With Fowler leading the project, NASA sends a capsule with three astronauts to investigate a large hole that’s appeared on the surface of the moon. However, the same artificial intelligence swarm that attacked Harper and Marcus 10 years ago, attacks the capsule and kills the three astronauts as Fowler and the folks at NASA Mission Control watch on their monitors.
It soon becomes clear to everyone on the planet that the moon is indeed headed on a collision course with Earth. The military secretly decides to nuke the moon when it enters the atmosphere. However, Fowler decides she needs Harper to manually pilot a shuttle to the moon so two military people can use an EMP device to destroy the artificial intelligence. They figure that the AI has programmed itself to watch out for the new electronic systems that have become part of daily life and part of NASA’s computers. Harper brings Houseman along with him to help them on the ground.
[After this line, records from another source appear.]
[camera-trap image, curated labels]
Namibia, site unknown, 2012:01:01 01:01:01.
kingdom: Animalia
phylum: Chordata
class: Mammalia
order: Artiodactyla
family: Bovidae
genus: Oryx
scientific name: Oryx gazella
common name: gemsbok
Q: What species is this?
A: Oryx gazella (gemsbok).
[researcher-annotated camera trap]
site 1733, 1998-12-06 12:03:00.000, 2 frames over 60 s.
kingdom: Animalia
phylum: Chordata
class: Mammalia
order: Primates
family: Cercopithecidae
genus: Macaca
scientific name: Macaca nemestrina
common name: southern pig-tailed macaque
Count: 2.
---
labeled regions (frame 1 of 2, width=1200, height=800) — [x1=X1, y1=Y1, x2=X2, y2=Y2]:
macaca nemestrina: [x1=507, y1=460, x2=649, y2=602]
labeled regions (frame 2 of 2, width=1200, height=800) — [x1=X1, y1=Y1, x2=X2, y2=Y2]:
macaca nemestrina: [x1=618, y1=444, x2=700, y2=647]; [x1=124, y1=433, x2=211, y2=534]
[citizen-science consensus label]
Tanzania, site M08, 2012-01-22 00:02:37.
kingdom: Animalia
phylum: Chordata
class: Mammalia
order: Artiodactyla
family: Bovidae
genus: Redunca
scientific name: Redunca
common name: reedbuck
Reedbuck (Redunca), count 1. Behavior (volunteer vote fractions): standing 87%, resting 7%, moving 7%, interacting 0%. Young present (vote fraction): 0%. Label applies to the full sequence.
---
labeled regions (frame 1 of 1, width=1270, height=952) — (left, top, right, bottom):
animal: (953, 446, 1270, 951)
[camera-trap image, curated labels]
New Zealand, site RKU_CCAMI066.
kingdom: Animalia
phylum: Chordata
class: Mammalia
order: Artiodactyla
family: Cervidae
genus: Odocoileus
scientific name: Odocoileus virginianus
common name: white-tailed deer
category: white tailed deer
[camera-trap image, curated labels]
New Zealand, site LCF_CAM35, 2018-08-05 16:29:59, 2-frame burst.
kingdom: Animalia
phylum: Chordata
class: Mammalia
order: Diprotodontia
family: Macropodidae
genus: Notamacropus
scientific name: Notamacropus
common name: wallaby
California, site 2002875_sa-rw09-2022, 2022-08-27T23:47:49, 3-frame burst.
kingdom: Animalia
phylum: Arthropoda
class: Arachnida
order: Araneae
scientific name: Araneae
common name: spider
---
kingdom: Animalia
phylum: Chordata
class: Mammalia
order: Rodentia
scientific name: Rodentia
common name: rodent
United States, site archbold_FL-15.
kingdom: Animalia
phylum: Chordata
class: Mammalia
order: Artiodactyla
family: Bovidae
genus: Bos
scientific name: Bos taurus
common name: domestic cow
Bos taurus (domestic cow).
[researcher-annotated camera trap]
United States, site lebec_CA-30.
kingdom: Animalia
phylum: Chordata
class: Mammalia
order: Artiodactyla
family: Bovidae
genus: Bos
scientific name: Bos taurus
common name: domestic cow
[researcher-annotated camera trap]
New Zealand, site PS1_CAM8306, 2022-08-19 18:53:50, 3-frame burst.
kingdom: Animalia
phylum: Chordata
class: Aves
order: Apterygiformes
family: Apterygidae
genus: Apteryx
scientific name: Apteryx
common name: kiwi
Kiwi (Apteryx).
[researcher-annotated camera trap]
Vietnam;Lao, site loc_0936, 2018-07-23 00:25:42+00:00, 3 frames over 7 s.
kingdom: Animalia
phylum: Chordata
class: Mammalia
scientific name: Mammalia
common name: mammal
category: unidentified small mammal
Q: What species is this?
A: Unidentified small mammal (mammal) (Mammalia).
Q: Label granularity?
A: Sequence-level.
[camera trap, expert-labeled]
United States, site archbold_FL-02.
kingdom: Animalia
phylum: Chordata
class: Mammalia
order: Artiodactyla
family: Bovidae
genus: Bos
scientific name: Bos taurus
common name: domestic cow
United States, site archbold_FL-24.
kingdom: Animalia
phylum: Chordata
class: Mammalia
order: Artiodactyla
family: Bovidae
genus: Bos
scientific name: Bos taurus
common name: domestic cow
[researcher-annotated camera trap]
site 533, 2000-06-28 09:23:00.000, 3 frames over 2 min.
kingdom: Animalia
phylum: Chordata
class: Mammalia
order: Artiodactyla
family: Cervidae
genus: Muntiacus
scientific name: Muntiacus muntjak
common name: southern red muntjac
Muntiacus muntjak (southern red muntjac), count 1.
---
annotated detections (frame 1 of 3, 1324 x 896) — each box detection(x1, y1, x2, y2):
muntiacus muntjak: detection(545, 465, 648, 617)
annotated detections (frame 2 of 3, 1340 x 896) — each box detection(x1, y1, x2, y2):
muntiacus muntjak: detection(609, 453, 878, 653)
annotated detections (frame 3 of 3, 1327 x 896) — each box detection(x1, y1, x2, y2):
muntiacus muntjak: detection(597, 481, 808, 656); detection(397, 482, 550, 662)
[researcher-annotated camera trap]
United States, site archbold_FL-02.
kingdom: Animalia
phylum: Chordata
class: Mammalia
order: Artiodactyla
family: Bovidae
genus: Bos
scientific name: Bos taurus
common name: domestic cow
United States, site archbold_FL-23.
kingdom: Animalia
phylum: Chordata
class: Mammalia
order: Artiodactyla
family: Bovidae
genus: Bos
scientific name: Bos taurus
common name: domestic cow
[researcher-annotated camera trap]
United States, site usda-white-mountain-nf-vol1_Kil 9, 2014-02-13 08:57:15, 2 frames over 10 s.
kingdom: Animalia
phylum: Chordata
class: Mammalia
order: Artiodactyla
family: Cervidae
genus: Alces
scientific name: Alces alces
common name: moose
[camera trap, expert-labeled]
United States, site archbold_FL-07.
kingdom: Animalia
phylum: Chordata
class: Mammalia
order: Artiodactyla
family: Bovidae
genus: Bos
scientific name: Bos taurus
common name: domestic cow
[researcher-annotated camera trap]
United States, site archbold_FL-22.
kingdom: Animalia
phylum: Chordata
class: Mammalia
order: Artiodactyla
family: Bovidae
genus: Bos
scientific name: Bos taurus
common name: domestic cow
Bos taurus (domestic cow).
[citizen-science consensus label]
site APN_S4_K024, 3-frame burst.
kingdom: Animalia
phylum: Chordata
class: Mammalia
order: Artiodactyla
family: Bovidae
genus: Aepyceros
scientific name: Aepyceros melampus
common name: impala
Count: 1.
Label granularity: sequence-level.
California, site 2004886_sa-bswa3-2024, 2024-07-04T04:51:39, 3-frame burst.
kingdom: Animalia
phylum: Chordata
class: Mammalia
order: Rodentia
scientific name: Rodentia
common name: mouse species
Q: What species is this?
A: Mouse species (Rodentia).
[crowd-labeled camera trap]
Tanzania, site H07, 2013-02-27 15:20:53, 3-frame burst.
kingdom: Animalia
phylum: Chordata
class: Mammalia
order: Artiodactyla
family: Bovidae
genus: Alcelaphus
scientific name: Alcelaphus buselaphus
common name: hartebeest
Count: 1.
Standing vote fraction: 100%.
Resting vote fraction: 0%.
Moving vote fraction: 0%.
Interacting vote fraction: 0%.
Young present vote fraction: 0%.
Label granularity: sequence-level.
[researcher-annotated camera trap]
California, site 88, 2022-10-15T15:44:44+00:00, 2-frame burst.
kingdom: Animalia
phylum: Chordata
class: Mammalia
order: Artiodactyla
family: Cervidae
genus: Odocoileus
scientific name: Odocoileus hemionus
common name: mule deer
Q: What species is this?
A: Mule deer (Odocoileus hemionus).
Eventually, circumstances force Fowler and Houseman to come along with Harper on his journey to the moon. Will they find out the truth about the moon’s hollow interior? Can they destroy the artificial intelligence and restore the moon’s orbit before all of humanity is destroyed?
MOONFALL has many fun, exciting, humorous moments and spectacular special effects. John Bradley is very funny as Houseman, the nerdy conspiracy nut and amateur scientist. However, MOONFALL’s plot is overloaded with obstacles for the characters to overcome. For example, the movie has a very involved subplot where Sonny, Harper’s teenage son, tries to drive Fowler’s young son and her son’s Chinese nanny to Colorado, where Fowler’s ex-husband, a military general, is helping the team that’s getting ready to launch the nukes when the moon hits the Earth’s atmosphere. On the way to Colorado, their car gets stolen by three thugs, which forces them to walk to the fancy mountain cabin where Sonny’s mother and stepfather magically have a car. This subplot takes attention away from Harper and Fowler’s moon mission. It also becomes rather silly, especially when the three thugs show up again and when Sonny gets trapped under a tree limb because of the chaos caused by the moon’s gravity bearing down on Earth.
MOONFALL also has excessive foul language, including two “f” words and three strong profanities. Even worse, though, it presents a materialist, humanist history to man’s presence and existence on Earth. This false humanist viewpoint overwhelms the movie’s pro-family content and two positive references to God in the script. So, MOVIEGUIDE® advises extreme caution for MOONFALL. Moviegoers should also note that MOONFALL is an American-Chinese co-production, so it contains about two positive references to the Chinese government, which is run by the despotic Chinese Communist Party.